Using Modern Information Theory to Develop a

Quantitative Philosophy of Science

 

Douglas S. Robertson

 

Cooperative Institute for Research in Environmental Sciences

University of Colorado

Boulder, CO 80309

 e-mail: Douglas.Robertson(at-sign)Colorado.edu

 

The modern quantitative theory of information provides us with a set of powerful mathematical tools that allow us to develop a novel quantitative approach to the philosophy of science. After all, science is fundamentally a set of effective methods for dealing with information. A quantitative information-theoretic analysis of those methods can provide the key to developing an interesting, useful, and quantitative philosophy of science.

 

Quantitative information theory was developed in the twentieth century by theorists including Leo Szilard, Norbert Weiner, Claude Shannon, Andrei Kolmogorov, and Gregory Chaitin. And theorists who tried to devise a philosophy of science before the development of this quantitative information theory were in a position somewhat analogous to early physicists from Thales and Aristotle through Galileo and Huygens: These men lacked the critical mathematical tools contained in Newton’s calculus that were needed to make physics truly quantitative for the first time.
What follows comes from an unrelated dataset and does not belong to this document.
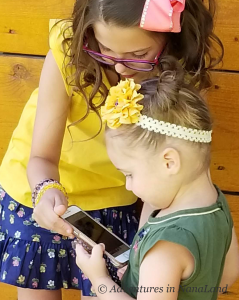 Girls looking at cell phone together - Living far away from grandchildren - Adventures in NanaLand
Similarly, philosophers from the period prior to the development of quantitative information theory also lacked the critical mathematical tools from information theory that were needed to make philosophy quantitative for the first time. Information theory plays a role in the philosophy of science analogous to the role of calculus in physics.

 

The centerpiece of an information-based philosophy of science is the fundamental insight from information theory that information is a conserved quantity, like energy and momentum. And just as one cannot understand physics without knowing that energy is a conserved quantity, one similarly cannot understand philosophy without knowing that information is a conserved quantity. It is impossible to overstate the importance of these conservation laws.

 

Classical philosophy of science and epistemology deal with questions of the form: What do we know and how do we know it? A quantitative information-theoretic approach allows us instead to frame questions of the form: How much do we know? How much can we know? How much do we need to know?

 

Unlike the classical questions, these new questions actually have answers, quantitative answers, although admittedly the answers could be a bit coarse at first. We often have to determine simply whether a certain quantity of information is finite or not. Framing these epistemological questions in this quantitative fashion will lead to important insights into the nature of science itself. One of the important questions that we will examine is whether or not a “Theory of Everything” in physics can be created with a finite quantity of information.

 

We can show how a single error by the logical positivists on this particular question led to absurdities such as relativism and post-modernism, and we will see how the error can be easily corrected. A quantitative philosophy of science will also provide us with something that Thomas Kuhn conspicuously lacked in his famous discussion of “paradigm shifts.” Kuhn was unable to provide a precise quantitative definition of a paradigm because he lacked the quantitative information-theoretic tools that can provide such a definition. Information theory also makes famously difficult topics such as Goedel’s celebrated incompleteness theorem much simpler, much easier to understand, and, as Chaitin put it: “almost obvious.” One of the quantitative implications of Goedel’s theorem is that a “Theory of Everything” for mathematics cannot be created with any finite quantity of information. Therefore every mathematical system that is based on any finite set of axioms must be incomplete.

 

The following pages show how to develop this new quantitative, information-theoretic approach to the philosophy of science. They can be selected in any order, but I would recommend looking at them in the order listed; the later ones often depend on the information in the earlier ones, particularly on the first three. These first three pages cover the conceptual background needed to define a quantitative, information-theoretic philosophy of science. The remaining pages explore various applications of these ideas.

 

-- Introduction to Gregory Chaitin's Algorithmic Information Theory (AIT)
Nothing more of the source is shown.